◆ TASK:
When the word "https" shows up in a line of the records below, copy that line.

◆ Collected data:
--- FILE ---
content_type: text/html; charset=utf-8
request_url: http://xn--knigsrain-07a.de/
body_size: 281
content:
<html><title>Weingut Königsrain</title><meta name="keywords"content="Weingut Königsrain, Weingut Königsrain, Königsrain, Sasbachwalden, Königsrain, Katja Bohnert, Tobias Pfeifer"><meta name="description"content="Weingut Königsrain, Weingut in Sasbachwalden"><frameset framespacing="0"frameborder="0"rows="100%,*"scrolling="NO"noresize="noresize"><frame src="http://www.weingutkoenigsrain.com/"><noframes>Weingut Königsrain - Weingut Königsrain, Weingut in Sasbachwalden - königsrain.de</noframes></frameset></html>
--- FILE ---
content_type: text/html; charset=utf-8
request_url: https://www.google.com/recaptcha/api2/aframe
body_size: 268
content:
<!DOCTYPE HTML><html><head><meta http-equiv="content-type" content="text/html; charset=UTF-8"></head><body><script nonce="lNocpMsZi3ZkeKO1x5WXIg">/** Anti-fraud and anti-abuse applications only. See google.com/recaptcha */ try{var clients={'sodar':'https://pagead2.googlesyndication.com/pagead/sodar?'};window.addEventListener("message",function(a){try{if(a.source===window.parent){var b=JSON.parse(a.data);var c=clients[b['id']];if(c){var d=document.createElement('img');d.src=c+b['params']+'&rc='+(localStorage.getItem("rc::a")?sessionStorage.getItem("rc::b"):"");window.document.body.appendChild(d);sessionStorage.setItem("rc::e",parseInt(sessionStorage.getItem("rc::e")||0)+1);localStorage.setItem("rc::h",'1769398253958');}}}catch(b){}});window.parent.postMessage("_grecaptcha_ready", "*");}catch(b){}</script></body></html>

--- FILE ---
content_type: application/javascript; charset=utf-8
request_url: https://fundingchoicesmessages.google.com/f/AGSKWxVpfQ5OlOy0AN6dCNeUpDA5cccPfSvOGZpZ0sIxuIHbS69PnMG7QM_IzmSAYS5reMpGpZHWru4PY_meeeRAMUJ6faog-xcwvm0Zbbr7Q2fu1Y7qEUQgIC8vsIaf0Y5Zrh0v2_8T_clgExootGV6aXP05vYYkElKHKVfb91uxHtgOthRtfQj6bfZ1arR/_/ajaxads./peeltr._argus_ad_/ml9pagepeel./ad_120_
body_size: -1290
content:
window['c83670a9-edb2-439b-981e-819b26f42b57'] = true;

◆ RESPONSE TO THE EXERCISE:
request_url: https://www.google.com/recaptcha/api2/aframe
<!DOCTYPE HTML><html><head><meta http-equiv="content-type" content="text/html; charset=UTF-8"></head><body><script nonce="lNocpMsZi3ZkeKO1x5WXIg">/** Anti-fraud and anti-abuse applications only. See google.com/recaptcha */ try{var clients={'sodar':'https://pagead2.googlesyndication.com/pagead/sodar?'};window.addEventListener("message",function(a){try{if(a.source===window.parent){var b=JSON.parse(a.data);var c=clients[b['id']];if(c){var d=document.createElement('img');d.src=c+b['params']+'&rc='+(localStorage.getItem("rc::a")?sessionStorage.getItem("rc::b"):"");window.document.body.appendChild(d);sessionStorage.setItem("rc::e",parseInt(sessionStorage.getItem("rc::e")||0)+1);localStorage.setItem("rc::h",'1769398253958');}}}catch(b){}});window.parent.postMessage("_grecaptcha_ready", "*");}catch(b){}</script></body></html>
request_url: https://fundingchoicesmessages.google.com/f/AGSKWxVpfQ5OlOy0AN6dCNeUpDA5cccPfSvOGZpZ0sIxuIHbS69PnMG7QM_IzmSAYS5reMpGpZHWru4PY_meeeRAMUJ6faog-xcwvm0Zbbr7Q2fu1Y7qEUQgIC8vsIaf0Y5Zrh0v2_8T_clgExootGV6aXP05vYYkElKHKVfb91uxHtgOthRtfQj6bfZ1arR/_/ajaxads./peeltr._argus_ad_/ml9pagepeel./ad_120_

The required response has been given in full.